Saved data entries
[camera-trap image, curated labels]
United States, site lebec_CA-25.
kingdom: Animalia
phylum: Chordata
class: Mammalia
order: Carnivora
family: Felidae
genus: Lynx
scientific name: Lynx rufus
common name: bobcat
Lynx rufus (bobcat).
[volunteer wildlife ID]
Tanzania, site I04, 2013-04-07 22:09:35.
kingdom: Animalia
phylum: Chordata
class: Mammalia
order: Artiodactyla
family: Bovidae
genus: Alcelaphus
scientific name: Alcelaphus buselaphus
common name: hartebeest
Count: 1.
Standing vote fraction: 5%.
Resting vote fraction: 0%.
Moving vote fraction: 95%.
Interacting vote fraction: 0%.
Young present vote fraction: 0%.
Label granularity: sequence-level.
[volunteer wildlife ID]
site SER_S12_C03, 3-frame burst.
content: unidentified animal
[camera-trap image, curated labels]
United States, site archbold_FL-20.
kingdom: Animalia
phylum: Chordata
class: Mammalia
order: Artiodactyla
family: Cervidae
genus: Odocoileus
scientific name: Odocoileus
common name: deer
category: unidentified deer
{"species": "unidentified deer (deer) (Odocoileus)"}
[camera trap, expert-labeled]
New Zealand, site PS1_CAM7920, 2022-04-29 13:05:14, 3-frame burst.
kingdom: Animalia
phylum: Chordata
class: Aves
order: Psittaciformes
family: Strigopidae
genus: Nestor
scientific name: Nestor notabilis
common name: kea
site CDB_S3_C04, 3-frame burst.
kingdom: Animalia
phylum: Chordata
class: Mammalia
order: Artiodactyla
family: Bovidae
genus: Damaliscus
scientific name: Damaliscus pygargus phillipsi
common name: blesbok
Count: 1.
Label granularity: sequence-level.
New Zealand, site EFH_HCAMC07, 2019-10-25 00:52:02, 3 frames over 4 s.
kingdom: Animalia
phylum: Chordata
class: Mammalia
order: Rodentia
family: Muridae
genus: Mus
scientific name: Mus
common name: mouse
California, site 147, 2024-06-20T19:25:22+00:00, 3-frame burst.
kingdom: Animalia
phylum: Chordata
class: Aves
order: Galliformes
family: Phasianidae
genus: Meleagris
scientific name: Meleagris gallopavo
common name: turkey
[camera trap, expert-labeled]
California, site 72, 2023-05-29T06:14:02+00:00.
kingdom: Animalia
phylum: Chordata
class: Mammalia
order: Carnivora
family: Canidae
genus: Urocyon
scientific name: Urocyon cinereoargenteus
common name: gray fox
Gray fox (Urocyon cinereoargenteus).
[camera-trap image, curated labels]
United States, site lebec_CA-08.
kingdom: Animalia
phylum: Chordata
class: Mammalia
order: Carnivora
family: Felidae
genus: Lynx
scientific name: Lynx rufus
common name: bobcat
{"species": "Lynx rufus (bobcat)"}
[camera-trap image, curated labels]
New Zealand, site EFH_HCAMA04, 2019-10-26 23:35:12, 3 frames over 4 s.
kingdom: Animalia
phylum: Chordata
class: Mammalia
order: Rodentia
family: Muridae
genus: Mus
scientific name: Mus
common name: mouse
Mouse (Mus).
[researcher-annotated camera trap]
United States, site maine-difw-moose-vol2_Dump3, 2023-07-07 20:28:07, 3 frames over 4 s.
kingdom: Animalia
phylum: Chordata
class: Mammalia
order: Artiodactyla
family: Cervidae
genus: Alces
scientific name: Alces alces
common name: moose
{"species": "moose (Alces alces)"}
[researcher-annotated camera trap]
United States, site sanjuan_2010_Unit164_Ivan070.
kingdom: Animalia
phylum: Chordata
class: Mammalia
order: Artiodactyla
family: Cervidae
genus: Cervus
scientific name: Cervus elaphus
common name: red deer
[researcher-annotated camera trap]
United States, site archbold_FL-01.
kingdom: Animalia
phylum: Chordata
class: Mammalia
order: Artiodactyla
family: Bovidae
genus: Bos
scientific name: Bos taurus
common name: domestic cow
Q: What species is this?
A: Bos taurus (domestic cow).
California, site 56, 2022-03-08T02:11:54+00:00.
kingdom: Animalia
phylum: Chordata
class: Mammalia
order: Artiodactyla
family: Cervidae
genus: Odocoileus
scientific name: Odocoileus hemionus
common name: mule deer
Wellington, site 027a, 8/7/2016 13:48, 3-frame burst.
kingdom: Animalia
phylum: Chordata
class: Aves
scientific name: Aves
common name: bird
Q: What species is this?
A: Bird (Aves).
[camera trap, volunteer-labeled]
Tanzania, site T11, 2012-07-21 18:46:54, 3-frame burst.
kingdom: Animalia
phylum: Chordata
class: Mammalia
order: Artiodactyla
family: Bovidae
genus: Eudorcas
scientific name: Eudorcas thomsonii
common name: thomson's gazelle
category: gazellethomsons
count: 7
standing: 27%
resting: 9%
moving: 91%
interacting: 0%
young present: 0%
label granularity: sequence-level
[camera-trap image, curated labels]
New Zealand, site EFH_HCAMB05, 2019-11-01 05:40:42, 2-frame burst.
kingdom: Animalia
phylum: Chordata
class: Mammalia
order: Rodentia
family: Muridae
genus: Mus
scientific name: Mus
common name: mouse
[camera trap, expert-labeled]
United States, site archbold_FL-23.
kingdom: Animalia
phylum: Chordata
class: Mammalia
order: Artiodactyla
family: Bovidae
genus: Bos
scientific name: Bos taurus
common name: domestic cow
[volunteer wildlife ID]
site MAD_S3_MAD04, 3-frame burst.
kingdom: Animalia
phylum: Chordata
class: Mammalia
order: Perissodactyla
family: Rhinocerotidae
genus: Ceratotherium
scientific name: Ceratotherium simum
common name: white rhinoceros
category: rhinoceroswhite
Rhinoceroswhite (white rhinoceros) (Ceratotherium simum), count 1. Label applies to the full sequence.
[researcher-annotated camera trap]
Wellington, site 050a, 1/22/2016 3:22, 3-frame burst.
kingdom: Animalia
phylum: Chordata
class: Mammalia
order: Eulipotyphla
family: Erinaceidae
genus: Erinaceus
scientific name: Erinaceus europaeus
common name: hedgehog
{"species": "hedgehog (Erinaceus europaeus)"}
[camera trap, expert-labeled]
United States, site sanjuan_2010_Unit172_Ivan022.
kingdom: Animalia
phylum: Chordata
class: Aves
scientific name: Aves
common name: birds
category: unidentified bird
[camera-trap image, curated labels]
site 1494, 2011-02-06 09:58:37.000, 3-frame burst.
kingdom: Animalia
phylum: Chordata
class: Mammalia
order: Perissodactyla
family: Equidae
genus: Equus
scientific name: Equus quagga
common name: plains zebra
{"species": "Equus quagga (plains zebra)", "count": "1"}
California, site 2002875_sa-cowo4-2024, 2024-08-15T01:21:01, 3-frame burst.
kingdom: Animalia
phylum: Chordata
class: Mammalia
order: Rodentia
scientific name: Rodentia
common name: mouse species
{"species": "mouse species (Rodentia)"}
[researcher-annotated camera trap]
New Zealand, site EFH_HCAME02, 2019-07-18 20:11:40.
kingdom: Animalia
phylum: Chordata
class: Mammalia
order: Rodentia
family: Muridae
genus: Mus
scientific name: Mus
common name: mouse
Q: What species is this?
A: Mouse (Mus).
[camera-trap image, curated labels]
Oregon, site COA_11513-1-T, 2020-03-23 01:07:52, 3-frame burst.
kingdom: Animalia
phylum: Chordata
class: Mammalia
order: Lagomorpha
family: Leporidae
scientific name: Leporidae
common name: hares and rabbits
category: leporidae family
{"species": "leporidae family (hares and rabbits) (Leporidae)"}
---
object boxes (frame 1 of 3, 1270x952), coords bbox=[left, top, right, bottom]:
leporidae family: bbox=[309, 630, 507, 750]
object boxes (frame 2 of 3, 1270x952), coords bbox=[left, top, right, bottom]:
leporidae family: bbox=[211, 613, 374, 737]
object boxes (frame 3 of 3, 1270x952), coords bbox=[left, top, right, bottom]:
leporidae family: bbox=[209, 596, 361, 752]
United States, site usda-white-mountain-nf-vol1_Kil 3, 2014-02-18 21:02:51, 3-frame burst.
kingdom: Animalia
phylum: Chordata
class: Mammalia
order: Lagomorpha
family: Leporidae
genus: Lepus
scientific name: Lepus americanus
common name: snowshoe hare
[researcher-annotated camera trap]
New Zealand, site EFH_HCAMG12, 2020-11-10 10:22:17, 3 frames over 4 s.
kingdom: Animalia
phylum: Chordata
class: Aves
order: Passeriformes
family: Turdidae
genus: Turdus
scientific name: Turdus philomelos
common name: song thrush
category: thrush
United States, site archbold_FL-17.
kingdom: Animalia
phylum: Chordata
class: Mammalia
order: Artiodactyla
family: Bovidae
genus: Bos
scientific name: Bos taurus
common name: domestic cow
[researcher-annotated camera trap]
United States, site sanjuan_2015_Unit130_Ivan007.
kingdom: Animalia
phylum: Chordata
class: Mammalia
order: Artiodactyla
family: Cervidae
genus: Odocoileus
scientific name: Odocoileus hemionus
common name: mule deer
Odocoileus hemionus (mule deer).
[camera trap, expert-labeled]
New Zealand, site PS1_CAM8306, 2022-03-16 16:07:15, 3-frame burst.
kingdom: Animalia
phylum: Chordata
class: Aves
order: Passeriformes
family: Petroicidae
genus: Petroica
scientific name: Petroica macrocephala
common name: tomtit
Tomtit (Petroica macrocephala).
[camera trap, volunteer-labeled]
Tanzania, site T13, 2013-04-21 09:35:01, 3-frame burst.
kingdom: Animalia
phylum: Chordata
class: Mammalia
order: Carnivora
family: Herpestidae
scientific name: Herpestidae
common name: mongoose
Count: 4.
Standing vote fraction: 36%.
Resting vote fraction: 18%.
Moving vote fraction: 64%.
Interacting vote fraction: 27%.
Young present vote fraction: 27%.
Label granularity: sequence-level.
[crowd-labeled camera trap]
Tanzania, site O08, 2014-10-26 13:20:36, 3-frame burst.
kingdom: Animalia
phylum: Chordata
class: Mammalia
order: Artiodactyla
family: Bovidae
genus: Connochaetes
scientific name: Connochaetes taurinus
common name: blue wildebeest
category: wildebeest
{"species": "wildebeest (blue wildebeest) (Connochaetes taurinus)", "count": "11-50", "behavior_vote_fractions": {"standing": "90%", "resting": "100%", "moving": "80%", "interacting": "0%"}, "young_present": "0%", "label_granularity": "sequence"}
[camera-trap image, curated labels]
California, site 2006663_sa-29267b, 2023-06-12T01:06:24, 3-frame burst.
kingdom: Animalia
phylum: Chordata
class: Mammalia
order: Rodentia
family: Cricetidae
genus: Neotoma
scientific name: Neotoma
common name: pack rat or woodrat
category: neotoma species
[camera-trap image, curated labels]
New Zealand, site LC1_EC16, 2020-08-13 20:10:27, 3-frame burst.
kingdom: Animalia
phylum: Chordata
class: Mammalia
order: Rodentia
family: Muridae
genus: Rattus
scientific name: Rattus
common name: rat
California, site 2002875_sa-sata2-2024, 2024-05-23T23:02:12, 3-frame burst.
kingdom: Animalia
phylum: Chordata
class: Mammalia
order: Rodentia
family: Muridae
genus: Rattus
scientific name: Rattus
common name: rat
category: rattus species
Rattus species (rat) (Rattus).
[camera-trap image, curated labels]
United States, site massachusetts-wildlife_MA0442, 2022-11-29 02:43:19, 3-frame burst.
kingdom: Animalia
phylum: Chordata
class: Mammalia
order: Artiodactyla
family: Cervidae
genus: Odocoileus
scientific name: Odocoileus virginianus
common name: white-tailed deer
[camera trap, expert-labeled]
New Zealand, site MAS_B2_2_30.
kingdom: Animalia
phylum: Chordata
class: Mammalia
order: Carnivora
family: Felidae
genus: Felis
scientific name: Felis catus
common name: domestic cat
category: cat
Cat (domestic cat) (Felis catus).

[Task to carry out] The word "Equus" appears on some lines of the data above; count those lines and give only the total.

[Solution for this task] 3